Aim of the task | Copy the listing below word for word, keeping every line exactly as it appears.

Excerpted data |
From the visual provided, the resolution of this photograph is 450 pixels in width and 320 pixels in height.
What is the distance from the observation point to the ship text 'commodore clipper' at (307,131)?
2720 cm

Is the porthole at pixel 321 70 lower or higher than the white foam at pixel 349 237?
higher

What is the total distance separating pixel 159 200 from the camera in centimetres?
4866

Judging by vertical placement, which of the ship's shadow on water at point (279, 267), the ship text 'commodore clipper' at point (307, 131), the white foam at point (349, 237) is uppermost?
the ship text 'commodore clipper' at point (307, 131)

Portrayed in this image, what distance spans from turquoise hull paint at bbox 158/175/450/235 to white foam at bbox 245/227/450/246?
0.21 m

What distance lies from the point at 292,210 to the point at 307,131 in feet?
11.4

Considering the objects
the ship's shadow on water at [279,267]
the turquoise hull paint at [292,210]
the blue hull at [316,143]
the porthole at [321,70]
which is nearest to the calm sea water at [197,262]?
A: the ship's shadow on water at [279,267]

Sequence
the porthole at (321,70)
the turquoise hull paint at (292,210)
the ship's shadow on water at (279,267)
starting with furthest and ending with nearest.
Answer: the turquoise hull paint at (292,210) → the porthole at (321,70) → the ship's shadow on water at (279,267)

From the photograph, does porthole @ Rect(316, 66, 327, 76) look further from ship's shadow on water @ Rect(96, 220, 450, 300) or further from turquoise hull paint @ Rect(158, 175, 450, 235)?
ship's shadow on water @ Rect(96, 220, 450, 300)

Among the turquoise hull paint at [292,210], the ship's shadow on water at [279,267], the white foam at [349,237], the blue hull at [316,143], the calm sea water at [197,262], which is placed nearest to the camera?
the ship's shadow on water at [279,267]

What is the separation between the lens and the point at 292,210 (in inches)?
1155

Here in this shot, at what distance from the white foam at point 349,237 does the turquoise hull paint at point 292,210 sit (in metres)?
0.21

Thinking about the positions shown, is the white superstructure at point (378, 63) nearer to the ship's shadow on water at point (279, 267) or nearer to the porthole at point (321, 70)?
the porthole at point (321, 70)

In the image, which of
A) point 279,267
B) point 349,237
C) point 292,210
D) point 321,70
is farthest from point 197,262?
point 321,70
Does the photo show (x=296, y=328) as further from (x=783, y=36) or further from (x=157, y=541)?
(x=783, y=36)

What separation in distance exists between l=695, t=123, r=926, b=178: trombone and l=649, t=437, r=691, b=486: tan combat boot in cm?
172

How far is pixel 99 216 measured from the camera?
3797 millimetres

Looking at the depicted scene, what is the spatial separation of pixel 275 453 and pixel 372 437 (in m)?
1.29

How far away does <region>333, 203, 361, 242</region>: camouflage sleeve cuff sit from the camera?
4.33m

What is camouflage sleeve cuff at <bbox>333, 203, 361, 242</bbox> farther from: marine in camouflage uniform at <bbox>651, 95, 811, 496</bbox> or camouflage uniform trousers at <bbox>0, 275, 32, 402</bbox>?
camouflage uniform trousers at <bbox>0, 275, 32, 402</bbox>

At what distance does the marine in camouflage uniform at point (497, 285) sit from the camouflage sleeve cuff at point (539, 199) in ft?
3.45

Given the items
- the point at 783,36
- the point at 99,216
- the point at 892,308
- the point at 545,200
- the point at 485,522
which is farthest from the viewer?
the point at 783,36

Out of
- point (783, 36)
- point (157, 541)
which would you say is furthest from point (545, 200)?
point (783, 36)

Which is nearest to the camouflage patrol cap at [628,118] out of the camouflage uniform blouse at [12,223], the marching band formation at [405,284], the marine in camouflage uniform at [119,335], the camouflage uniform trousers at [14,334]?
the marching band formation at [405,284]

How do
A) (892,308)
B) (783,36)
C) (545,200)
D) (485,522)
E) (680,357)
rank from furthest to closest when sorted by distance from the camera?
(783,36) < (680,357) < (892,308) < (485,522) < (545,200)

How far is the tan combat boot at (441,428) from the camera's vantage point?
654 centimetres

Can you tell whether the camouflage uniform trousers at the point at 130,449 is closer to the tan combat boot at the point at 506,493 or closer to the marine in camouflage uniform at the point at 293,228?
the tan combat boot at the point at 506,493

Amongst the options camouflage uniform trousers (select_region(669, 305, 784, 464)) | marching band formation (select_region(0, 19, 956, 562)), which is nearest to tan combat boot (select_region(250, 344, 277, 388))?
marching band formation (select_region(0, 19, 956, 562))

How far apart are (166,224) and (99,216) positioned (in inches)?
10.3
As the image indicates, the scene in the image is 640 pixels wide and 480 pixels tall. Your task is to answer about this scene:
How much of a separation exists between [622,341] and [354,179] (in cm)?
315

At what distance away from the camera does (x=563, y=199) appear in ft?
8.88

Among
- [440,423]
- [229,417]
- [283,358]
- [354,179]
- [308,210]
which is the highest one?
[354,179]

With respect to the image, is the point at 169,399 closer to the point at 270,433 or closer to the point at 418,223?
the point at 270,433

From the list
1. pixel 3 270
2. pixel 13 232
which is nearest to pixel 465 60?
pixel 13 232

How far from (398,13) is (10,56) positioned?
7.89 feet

Written response |
From the visual provided, the resolution of this photograph is 450 pixels in width and 320 pixels in height.
What is the distance from the observation point to the ship text 'commodore clipper' at (307,131)?
2720 cm

Is the porthole at pixel 321 70 lower or higher than the white foam at pixel 349 237?
higher

What is the total distance separating pixel 159 200 from the camera in centimetres?
4866

Judging by vertical placement, which of the ship's shadow on water at point (279, 267), the ship text 'commodore clipper' at point (307, 131), the white foam at point (349, 237) is uppermost?
the ship text 'commodore clipper' at point (307, 131)

Portrayed in this image, what distance spans from turquoise hull paint at bbox 158/175/450/235 to white foam at bbox 245/227/450/246?
0.21 m

What distance lies from the point at 292,210 to the point at 307,131 in feet?
11.4

Considering the objects
the ship's shadow on water at [279,267]
the turquoise hull paint at [292,210]
the blue hull at [316,143]
the porthole at [321,70]
which is nearest to the calm sea water at [197,262]?
A: the ship's shadow on water at [279,267]

Sequence
the porthole at (321,70)
the turquoise hull paint at (292,210)
the ship's shadow on water at (279,267)
starting with furthest and ending with nearest.
Answer: the turquoise hull paint at (292,210) → the porthole at (321,70) → the ship's shadow on water at (279,267)

From the photograph, does porthole @ Rect(316, 66, 327, 76) look further from ship's shadow on water @ Rect(96, 220, 450, 300) or further from turquoise hull paint @ Rect(158, 175, 450, 235)?
ship's shadow on water @ Rect(96, 220, 450, 300)

Among the turquoise hull paint at [292,210], the ship's shadow on water at [279,267], the white foam at [349,237], the blue hull at [316,143], the calm sea water at [197,262], which is placed nearest to the camera?
the ship's shadow on water at [279,267]

What is the separation between the lens and the point at 292,210 (in inches)?
1155

Here in this shot, at what distance from the white foam at point 349,237 does the turquoise hull paint at point 292,210 sit (in metres)?
0.21

Thinking about the positions shown, is the white superstructure at point (378, 63) nearer to the ship's shadow on water at point (279, 267) or nearer to the porthole at point (321, 70)?
the porthole at point (321, 70)

In the image, which of
A) point 279,267
B) point 349,237
C) point 292,210
D) point 321,70
is farthest from point 197,262?
point 321,70
Does the photo show (x=296, y=328) as further from (x=783, y=36) or further from (x=157, y=541)?
(x=783, y=36)

What separation in distance exists between l=695, t=123, r=926, b=178: trombone and l=649, t=437, r=691, b=486: tan combat boot in cm?
172

How far is pixel 99 216 measured from the camera?
3797 millimetres

Looking at the depicted scene, what is the spatial separation of pixel 275 453 and pixel 372 437 (in m)?
1.29

How far away does <region>333, 203, 361, 242</region>: camouflage sleeve cuff sit from the camera?
4.33m

What is camouflage sleeve cuff at <bbox>333, 203, 361, 242</bbox> farther from: marine in camouflage uniform at <bbox>651, 95, 811, 496</bbox> or camouflage uniform trousers at <bbox>0, 275, 32, 402</bbox>?
camouflage uniform trousers at <bbox>0, 275, 32, 402</bbox>

At what distance does the marine in camouflage uniform at point (497, 285) sit from the camouflage sleeve cuff at point (539, 199) in ft?
3.45

Given the items
- the point at 783,36
- the point at 99,216
- the point at 892,308
- the point at 545,200
- the point at 485,522
which is farthest from the viewer?
the point at 783,36

Out of
- point (783, 36)
- point (157, 541)
which would you say is furthest from point (545, 200)?
point (783, 36)

Which is nearest to the camouflage patrol cap at [628,118] out of the camouflage uniform blouse at [12,223], the marching band formation at [405,284], the marine in camouflage uniform at [119,335], the camouflage uniform trousers at [14,334]?
the marching band formation at [405,284]

How do
A) (892,308)
B) (783,36)
C) (545,200)
D) (485,522)
E) (680,357)
rank from furthest to closest when sorted by distance from the camera?
(783,36) < (680,357) < (892,308) < (485,522) < (545,200)

How far is the tan combat boot at (441,428) from the camera's vantage point?
654 centimetres

Can you tell whether the camouflage uniform trousers at the point at 130,449 is closer to the tan combat boot at the point at 506,493 or closer to the marine in camouflage uniform at the point at 293,228?
the tan combat boot at the point at 506,493

Amongst the options camouflage uniform trousers (select_region(669, 305, 784, 464)) | marching band formation (select_region(0, 19, 956, 562)), which is nearest to tan combat boot (select_region(250, 344, 277, 388))?
marching band formation (select_region(0, 19, 956, 562))

How far apart are (166,224) and (99,216) positioned (in inches)?
10.3
As the image indicates, the scene in the image is 640 pixels wide and 480 pixels tall. Your task is to answer about this scene:
How much of a separation exists between [622,341] and [354,179] (in cm)?
315

At what distance away from the camera does (x=563, y=199) appear in ft?
8.88

Among
- [440,423]
- [229,417]
- [283,358]
- [354,179]
- [308,210]
which is the highest one?
[354,179]

With respect to the image, is the point at 169,399 closer to the point at 270,433 or closer to the point at 418,223?
the point at 270,433

From the list
1. pixel 3 270
2. pixel 13 232
which is nearest to pixel 465 60?
pixel 13 232

How far from (398,13) is (10,56) positioned?
7.89 feet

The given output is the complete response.